Sembari terisak, Marianna menyampaikan harapannya agar anaknya, M Nasir, salah satu korban jatuhnya pesawat, dapat ditemukan dalam kondisi selamat. "(M Nasir) anak saya satu-satunya, tempat saya mengadu, tempat curahan hati saya. Ya Tuhan, selamatkan anak saya," seru Marianna saat melapor, didampingi beberapa anggota keluarganya yang berdomisili di Bekasi.
Selepas memberi laporan, Marianna masih terlihat cukup emosional dan tidak berhenti terisak. Keluarga beserta petugas di pusat krisis yang menerima laporan berusaha menenangkan Marianna.
Di salah satu sudut pos pelayanan terpadu RS Polri Kramat Djati, Jakarta Timur, seorang perempuan berbaju hijau tosca tampak bolak-balik dan menenteng sejumlah berkas. Hidungnya masih memerah, wajahnya sayu, tergurat betul bagaimana ia masih meratapi kedukaan atas kepergian adiknya yang tanpa adanya firasat.

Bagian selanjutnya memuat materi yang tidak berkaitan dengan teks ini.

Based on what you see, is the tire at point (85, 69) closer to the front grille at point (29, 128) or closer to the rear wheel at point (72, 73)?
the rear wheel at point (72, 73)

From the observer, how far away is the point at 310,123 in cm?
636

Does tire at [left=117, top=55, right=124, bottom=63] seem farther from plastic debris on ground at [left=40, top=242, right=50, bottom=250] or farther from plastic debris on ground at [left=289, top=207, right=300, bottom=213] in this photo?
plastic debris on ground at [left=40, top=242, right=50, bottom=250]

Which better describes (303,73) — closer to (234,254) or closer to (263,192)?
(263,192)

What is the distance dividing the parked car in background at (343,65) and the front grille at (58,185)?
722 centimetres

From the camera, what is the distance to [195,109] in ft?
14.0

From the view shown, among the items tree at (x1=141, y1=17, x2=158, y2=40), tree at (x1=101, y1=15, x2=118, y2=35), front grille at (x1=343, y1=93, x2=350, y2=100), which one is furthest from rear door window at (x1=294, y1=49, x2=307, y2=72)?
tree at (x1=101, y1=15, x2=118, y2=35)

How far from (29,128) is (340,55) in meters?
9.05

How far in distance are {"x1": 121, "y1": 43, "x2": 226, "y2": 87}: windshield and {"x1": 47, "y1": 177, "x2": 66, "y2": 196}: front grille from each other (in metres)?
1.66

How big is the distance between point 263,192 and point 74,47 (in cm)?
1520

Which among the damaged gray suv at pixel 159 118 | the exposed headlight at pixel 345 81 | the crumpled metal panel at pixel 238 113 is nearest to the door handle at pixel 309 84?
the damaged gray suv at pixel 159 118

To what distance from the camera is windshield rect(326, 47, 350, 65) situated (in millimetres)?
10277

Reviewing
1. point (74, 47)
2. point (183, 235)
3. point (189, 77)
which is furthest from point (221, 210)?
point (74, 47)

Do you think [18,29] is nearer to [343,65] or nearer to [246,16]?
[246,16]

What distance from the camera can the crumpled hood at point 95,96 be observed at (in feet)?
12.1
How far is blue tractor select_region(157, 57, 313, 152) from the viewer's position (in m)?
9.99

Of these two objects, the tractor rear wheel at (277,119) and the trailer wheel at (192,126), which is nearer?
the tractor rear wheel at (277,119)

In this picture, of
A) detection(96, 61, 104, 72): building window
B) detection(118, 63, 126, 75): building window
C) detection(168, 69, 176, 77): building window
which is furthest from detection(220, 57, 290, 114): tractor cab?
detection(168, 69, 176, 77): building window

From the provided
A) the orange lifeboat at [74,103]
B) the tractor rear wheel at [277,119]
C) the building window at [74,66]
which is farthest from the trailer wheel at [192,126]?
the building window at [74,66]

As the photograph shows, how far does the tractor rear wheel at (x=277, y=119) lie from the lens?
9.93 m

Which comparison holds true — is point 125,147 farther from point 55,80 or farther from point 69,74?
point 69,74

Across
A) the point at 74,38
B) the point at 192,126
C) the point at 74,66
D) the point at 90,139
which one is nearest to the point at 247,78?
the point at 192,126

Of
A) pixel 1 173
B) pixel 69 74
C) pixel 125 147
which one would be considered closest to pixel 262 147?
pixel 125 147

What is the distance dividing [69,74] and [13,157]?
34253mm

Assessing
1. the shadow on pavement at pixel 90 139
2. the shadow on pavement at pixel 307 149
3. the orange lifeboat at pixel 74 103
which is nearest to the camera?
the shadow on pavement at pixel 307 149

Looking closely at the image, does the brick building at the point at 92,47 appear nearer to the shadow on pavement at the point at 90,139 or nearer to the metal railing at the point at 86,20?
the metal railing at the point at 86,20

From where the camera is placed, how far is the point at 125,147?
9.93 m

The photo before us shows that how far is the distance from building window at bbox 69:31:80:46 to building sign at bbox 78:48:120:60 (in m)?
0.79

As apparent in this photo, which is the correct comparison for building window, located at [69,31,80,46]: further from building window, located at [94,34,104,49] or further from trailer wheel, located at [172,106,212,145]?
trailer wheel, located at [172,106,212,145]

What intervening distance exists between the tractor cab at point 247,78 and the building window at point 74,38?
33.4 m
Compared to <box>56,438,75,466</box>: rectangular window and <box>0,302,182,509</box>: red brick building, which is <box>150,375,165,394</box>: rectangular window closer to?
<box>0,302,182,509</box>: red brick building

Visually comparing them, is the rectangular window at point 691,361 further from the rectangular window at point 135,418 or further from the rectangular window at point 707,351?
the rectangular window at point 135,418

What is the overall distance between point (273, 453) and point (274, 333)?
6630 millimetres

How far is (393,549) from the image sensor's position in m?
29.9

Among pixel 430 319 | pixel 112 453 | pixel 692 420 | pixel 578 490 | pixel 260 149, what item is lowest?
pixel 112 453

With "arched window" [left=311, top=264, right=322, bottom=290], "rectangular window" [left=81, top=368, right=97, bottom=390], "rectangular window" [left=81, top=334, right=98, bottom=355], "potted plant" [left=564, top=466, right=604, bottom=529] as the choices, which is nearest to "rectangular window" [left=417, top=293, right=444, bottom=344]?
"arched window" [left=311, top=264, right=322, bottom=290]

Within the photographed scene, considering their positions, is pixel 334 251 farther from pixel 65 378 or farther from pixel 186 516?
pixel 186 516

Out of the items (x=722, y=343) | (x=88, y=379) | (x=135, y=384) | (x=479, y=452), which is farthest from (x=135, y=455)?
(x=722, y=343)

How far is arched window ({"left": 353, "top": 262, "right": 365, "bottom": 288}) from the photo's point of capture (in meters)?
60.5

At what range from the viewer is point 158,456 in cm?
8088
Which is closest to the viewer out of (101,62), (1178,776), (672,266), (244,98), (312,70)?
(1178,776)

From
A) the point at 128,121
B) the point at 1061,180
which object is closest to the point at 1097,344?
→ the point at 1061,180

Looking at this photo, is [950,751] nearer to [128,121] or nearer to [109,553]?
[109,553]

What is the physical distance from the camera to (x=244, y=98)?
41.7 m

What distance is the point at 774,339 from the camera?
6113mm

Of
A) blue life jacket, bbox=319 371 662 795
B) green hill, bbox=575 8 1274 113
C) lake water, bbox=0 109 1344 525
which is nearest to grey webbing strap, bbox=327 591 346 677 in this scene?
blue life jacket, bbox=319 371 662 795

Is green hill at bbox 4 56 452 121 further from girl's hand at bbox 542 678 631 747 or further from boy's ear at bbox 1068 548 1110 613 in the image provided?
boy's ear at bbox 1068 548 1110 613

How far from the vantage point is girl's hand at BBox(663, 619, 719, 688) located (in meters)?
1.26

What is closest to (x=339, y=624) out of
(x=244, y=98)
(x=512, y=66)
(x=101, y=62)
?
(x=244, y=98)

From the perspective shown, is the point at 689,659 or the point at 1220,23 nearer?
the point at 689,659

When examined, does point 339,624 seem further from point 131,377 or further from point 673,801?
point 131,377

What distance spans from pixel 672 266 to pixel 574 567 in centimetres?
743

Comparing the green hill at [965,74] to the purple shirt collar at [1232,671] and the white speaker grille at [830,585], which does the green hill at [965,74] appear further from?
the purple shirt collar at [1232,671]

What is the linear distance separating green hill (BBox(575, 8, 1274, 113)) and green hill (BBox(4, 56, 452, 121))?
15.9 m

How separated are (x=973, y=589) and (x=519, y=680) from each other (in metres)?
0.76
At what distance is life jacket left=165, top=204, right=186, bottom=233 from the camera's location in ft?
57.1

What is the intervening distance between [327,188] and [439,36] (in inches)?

Tak tebersit pada Sabtu (27/10) sekitar pukul 23.00 WIB menjadi hari terakhir ia berkomunikasi via telepon dengan adiknya yang juga menjadi salah satu korban pesawat jatuh Lion Air JT 610, Daniel Wijaya. Saat itu, Daniel mengajaknya bertemu, tetapi ia tidak bisa karena sedang ada urusan lain.
Andai ia setujui, malam itu menjadi malam terakhir ia bertemu dengan adik kesayangannya, dan setidaknya rasa penyesalan yang datang mungkin tidak sebesar saat ini. “Belum sempat bertemu, cuma dia bilang malam itu, ‘Mau ketemu nggak?’. Tapi, saya menolak karena nggak bisa,” ujar perempuan bernama Emi Lestari itu.
Daniel merupakan karyawan PT Pertamina yang bertugas di Pangkal Pinang. Ia menuju ke Jakarta untuk menjalankan tugasnya yang juga sebagai karyawan PT Pertamina.
Dalam perjalanan ke Jakarta, Daniel (30 tahun) turut membawa istri, Risti Amelia (28), dan dua anaknya, yakni Radika Wijaya (5) dan Raflesia Wijaya (1).
“Saya nggak percaya, saya tanya-tanya dan lihat di berita ternyata benar ada. Ibu shock. Ke ibu pun nggak ada ngomong apa-apa karena malah nggak sempat ketemu. Dia (Daniel) cuma nengokin nenek doang,” kata Emi Lestari menceritakan pertama kali mendengar kabar kecelakaan pesawat terbang itu.